What is Gordon Plaza?

Gordon Plaza is a housing development in the Desire area of New Orleans; one built on top of 20 feet of toxic waste— the site of an old landfill. In 1994, the Environmental Protection Agency (EPA) designated the site a “Superfund site”—a place that poses risks to human and environmental health. Built by the City of New Orleans, 54 households are still living there today, despite years of legal battles, despite cases where adults and children have died of cancer.

The city developed and sold the homes to working, middle-class African American families that the Housing Authority of New Orleans (HANO) decided were the optimal buyers.
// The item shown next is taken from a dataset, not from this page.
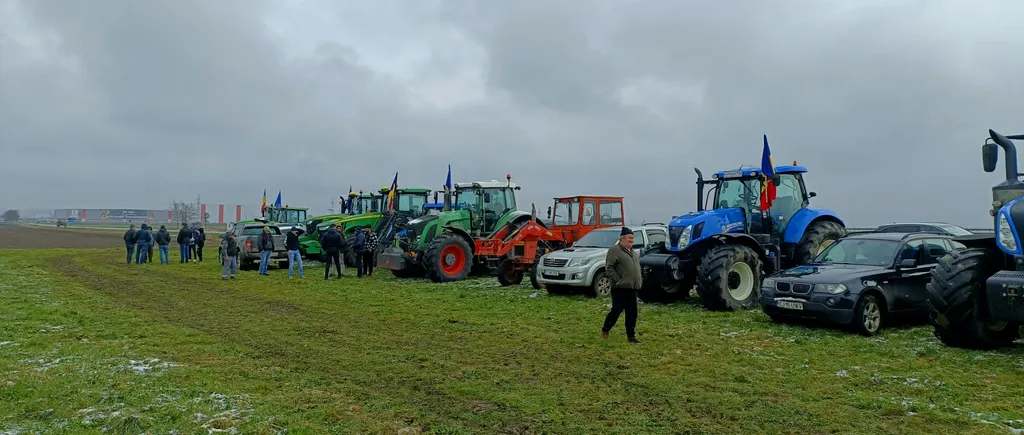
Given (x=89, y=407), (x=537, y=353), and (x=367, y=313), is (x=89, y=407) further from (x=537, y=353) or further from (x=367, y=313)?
(x=367, y=313)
In an article by Thomas Shapiro, published in Washington University Journal of Law & Policy, Shapiro writes: “The empirically accurate American wealth narrative is not simply about individual hard work, discipline, and savings; notably it is also about structured homeownership opportunities, real estate markets, government programs encouraging homeownership, and residential segregation.” That the opportunity for dozens of African American families in New Orleans to become homeowners was, in fact, a trap that would keep them in worthless homes atop a Superfund site belies a fundamental truth about America, not least of all New Orleans: that opportunity is never equal across racial lines.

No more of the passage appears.